John looked up from where he was sitting in a green chair by the fire, reading a book. "Is something wrong?"

Edward stepped inside and closed the door behind himself. "No. I just  wanted to talk to you now in case I don't see you in the morning."

John sighed. "I already told you everything that happened."

Edward lifted his hand to halt his brother's words. "I know," he said  with a swallow. "And though Mr. Sweeny doesn't believe your tale, I do."  This wasn't what he'd wanted to speak to John about, but perhaps now  was the perfect time to reassure him. "John, sometimes our best  intentions can still go wrong. Look at what happened when I tried to  keep the truth about our betrothal from Regina to spare her feelings?"
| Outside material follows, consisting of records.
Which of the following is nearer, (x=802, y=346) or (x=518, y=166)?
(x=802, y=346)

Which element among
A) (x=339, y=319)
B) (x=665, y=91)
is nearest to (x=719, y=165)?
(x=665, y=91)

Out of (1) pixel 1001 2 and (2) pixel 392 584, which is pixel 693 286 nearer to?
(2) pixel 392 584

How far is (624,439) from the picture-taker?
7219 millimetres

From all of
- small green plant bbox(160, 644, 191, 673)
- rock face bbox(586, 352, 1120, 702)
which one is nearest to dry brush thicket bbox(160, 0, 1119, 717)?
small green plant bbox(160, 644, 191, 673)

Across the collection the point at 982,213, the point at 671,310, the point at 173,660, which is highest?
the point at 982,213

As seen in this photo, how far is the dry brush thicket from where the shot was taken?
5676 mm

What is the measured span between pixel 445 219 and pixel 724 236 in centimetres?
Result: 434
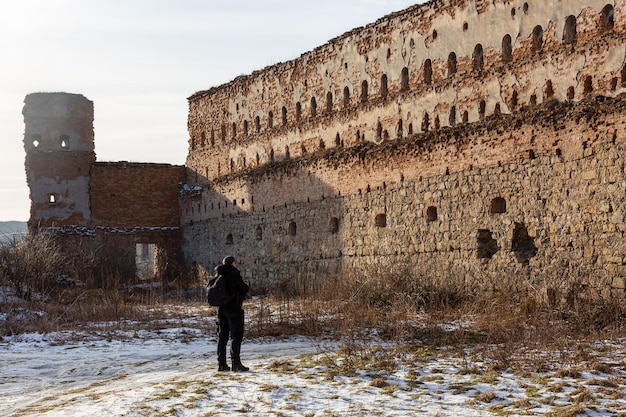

"It's not the same." John swallowed and closed his book. "I didn't go out there with the best of intentions."

Edward nodded. "I was fourteen not that long ago. I know exactly what your intentions were."

John shifted uncomfortably. "Does this ruin my credibility as a vicar-should I still choose that path?"

"No. It just means you're human." He untied his loosened cravat and  pulled it off. "I think it speaks far more for your character than  against it that you changed your mind and tried to do right by her."

"But if I hadn't changed my mind, nobody would have ever known what happened that night."

"Perhaps, but you'd have known." He took a deep breath. These were  conversations better had between a father and son. A memory of his  father's conversation with him about what had happened to Joseph's  father when he didn't keep his prick in his pants sprang to mind.  Thinking about it that way, Edward might be better suited to guide John  than Father would have been, after all. "I know you're embarrassed right  now because you changed your mind- don't speak, I'm still talking." He  sighed. "In the end, you made the right choice. That's all that  matters."                       
       
           



       

John didn't look so convinced.

"John, what if you had gone through with it and she'd conceived? How would you feel then?"

"I hadn't considered that," John said quietly.

"Well, don't consider it now. You didn't do anything." Knowing John and  his overwhelming sense of always wanting to do the right thing, he'd  have begged Edward to let him marry the tavern wench even if there was a  possibility the child could have been conceived from the seed of  another man. Likely, if he'd been of age when this had happened, he'd  have hauled her off to Gretna Green and married her instead of just  giving her all the money in his pocket and his clothes. "John, you have  to stop worrying about this. You did nothing wrong."

"I know," John admitted dully.

Edward wanted to groan. "Do you regret your choice and wish that you had  slept with her? Because I can tell you right now, there is a vast  difference between a woman who wishes to share her bed with you and one  who's accepting your attentions because she doesn't have a choice."  Edward didn't know who was more stunned by his comment and didn't  exactly care. Though Regina was the only woman he'd been intimate with,  there was an enormous difference in her behavior when she'd welcomed him  into her bed when she'd wanted him there and when she hadn't.

"That's not what I meant, Edward."

Edward took a calming breath. He was this close to snapping at his  brother. But that wouldn't get him anywhere. "John, are you afraid of  someone's altered opinion of you?"